## Exercise description
Copy the lines below, starting with the line that contains "How far are asphalt" and going on through the last line, with "nearer" swapped for "closer" and nothing else altered.

[Entries from a dataset]
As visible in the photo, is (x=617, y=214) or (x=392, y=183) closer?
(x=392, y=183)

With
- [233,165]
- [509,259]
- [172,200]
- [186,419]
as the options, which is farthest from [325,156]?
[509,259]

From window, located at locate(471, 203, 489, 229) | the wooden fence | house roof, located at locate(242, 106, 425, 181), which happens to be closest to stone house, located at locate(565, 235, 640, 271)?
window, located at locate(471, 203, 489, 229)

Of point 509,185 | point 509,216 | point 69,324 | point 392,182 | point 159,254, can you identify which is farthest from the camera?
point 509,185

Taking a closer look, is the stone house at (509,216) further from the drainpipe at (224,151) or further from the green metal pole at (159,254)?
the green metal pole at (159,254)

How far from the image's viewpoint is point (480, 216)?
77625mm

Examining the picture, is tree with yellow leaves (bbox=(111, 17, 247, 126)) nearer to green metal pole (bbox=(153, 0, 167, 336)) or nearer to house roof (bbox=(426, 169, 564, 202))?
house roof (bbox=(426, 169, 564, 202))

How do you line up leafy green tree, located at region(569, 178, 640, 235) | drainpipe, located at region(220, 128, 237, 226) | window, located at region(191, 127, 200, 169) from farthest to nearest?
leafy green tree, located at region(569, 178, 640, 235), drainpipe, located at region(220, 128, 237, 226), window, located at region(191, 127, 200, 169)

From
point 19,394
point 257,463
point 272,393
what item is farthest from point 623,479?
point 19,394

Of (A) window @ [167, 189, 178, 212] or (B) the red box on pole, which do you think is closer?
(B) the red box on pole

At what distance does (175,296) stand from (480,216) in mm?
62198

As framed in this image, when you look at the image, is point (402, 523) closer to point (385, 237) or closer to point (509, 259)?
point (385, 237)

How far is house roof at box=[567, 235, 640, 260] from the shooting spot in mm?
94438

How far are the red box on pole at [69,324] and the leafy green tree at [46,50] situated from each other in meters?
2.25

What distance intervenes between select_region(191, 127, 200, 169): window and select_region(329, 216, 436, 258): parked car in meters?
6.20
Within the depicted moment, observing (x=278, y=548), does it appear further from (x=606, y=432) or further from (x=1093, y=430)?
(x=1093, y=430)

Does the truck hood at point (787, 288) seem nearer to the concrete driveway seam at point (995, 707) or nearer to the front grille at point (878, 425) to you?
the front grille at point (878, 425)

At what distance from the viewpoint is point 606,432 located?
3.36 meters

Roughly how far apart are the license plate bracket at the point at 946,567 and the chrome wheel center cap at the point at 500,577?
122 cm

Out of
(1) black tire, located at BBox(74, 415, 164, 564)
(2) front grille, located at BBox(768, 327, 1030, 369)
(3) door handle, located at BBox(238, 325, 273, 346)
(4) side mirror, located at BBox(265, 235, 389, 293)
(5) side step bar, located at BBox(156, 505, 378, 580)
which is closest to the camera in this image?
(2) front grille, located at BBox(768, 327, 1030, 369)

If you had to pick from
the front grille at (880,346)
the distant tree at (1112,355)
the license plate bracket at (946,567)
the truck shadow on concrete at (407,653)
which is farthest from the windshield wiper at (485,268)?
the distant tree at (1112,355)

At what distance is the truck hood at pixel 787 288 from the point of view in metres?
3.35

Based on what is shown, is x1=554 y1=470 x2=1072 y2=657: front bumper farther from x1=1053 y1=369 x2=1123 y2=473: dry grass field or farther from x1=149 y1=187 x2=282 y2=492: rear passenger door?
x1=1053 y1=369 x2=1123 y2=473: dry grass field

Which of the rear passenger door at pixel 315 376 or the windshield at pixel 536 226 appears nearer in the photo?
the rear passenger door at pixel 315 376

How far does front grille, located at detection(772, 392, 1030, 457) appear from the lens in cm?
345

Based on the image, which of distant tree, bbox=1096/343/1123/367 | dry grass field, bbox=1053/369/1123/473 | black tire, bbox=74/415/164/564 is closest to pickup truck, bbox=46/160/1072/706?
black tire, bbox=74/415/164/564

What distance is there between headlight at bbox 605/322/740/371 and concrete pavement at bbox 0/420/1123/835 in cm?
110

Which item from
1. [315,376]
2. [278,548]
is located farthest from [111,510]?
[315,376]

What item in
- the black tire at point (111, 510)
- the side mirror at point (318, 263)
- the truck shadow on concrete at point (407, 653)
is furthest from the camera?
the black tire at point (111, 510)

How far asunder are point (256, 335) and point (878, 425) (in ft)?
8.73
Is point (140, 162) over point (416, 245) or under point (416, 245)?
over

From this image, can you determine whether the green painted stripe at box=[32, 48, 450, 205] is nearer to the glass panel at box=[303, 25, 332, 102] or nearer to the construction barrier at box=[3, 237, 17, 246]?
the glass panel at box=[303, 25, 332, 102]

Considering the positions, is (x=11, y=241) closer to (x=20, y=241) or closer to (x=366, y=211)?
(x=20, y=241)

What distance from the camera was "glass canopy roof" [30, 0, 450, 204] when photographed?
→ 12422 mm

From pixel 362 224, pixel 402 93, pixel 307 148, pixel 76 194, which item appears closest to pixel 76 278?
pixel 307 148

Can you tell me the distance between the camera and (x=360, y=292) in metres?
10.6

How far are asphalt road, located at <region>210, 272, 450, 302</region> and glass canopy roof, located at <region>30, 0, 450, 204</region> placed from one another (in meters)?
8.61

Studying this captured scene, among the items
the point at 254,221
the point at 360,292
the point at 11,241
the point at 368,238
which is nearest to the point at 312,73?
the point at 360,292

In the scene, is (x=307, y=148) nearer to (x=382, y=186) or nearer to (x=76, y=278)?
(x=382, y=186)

## Complete answer
How far are asphalt road, located at <region>210, 272, 450, 302</region> and glass canopy roof, located at <region>30, 0, 450, 204</region> placed from one another (in meters)?
8.61

Studying this captured scene, among the items
the point at 254,221
the point at 360,292
the point at 11,241
the point at 368,238
which is nearest to the point at 312,73?
the point at 360,292

In the scene, is (x=307, y=148) closer to (x=382, y=186) or closer to (x=76, y=278)?
(x=382, y=186)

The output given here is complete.